O maior amor do mundo

Elisa Alvarenga1

elisaalv@terra.com.br

Resumo
: A autora utiliza o argumento do filme “O maior amor do mundo”, de Cacá Diegues, para pensar um dos nomes do amor. O filme relata a história de um homem que, na solidão de um câncer terminal, descobre um novo sentido para o desamor do pai, quando este lhe revela a dor de ter perdido, no parto, a mulher que ele tanto desejara: sua verdadeira mãe. A salvação do personagem acaba decorrendo de sua própria insistência em obter do pai um nome para esse amor, humanizando esse desejo que o gerou. Esse filme ilustra o que Lacan nos diz em RSI: um pai só tem o direito ao amor e ao respeito se ele tiver feito de uma mulher a causa do seu desejo.
Palavras-chave: pai; père-version; nome do amor; causa do desejo.

Abstract
: The author considers possible names for love based in the film argument by Cacá Diegues in “The greatest love in the world”. The film tells a story of a lonely and sick man who discovers a new meaning for his father’s indifference when the latter tells him the sorrow he had felt when he lost the woman he loved the character’s mother, as she gave him birth. She was the woman he actually desired and his true mother. He insisted then in making his father name such love, give it a name that could humanize that desire that generated him. That was his salvation. The film illustrates what Lacan says in RSI: a father can only have the right for love and respect if he has made out of a woman a cause for his desire.
Key words
: Father; père-version; love name; cause; desire.


O último filme de Carlos Diegues – “O maior amor do mundo” – pareceu-me uma ocasião oportuna para pensar um dos nomes do amor. Chamou-me a atenção o subtítulo acoplado ao nome do filme no seu cartaz: “ninguém está preparado para ele”. O que seria esse amor incomensurável, o maior do mundo, para o qual ninguém está preparado?

----

◆ Tarefa
Reescreva o trecho do artigo sobre o filme de Cacá Diegues a partir de "elisaalv@terra.com.br" até "causa do desejo.", inclusive, trocando "pai" por "genitor". As linhas a seguir não têm nenhuma relação com o artigo.

◆ Dados registrados
----

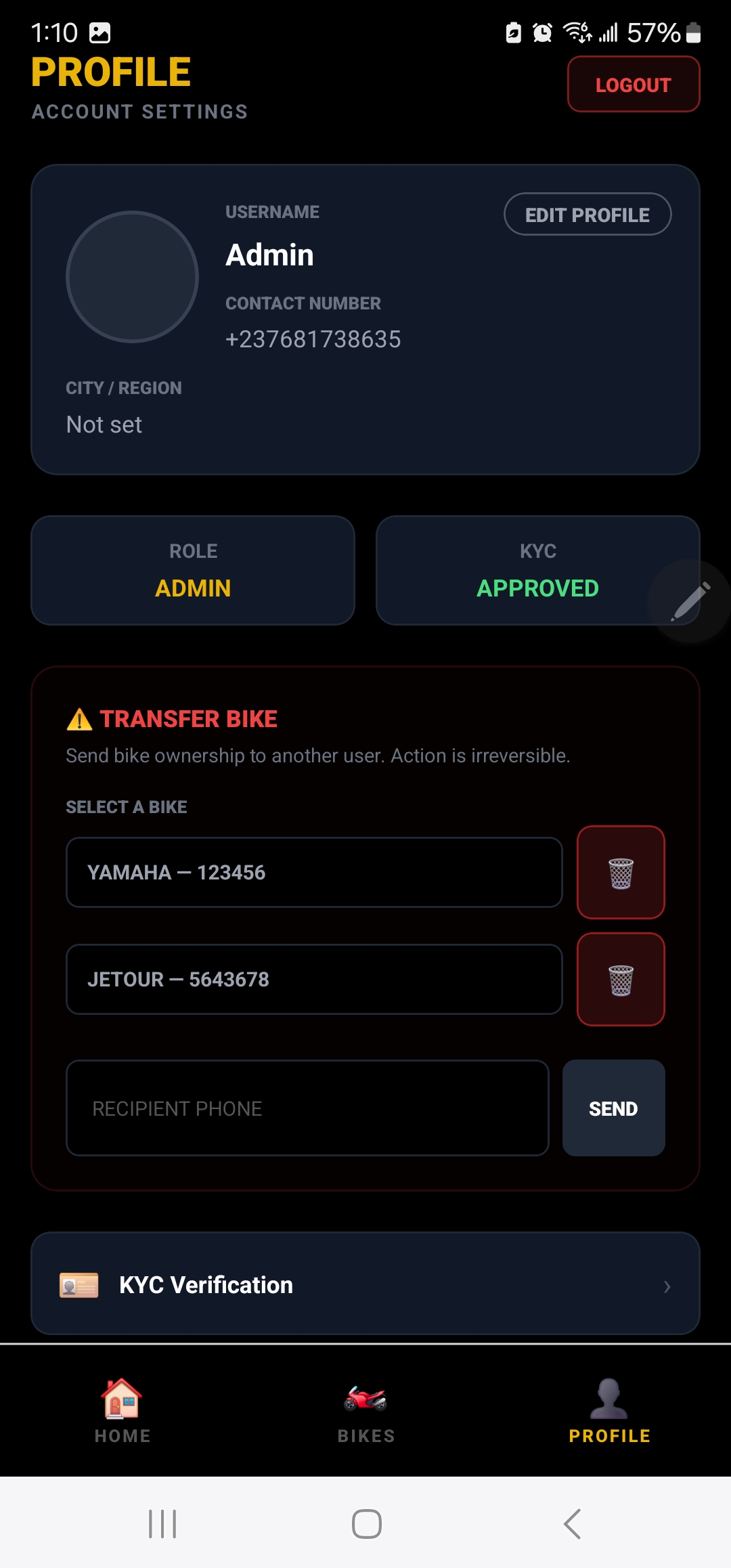 Admin profile with KYC approval and bike ownership transfer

----

◆ Resposta
elisaalv@terra.com.br

Resumo
: A autora utiliza o argumento do filme “O maior amor do mundo”, de Cacá Diegues, para pensar um dos nomes do amor. O filme relata a história de um homem que, na solidão de um câncer terminal, descobre um novo sentido para o desamor do genitor, quando este lhe revela a dor de ter perdido, no parto, a mulher que ele tanto desejara: sua verdadeira mãe. A salvação do personagem acaba decorrendo de sua própria insistência em obter do genitor um nome para esse amor, humanizando esse desejo que o gerou. Esse filme ilustra o que Lacan nos diz em RSI: um genitor só tem o direito ao amor e ao respeito se ele tiver feito de uma mulher a causa do seu desejo.
Palavras-chave: genitor; père-version; nome do amor; causa do desejo.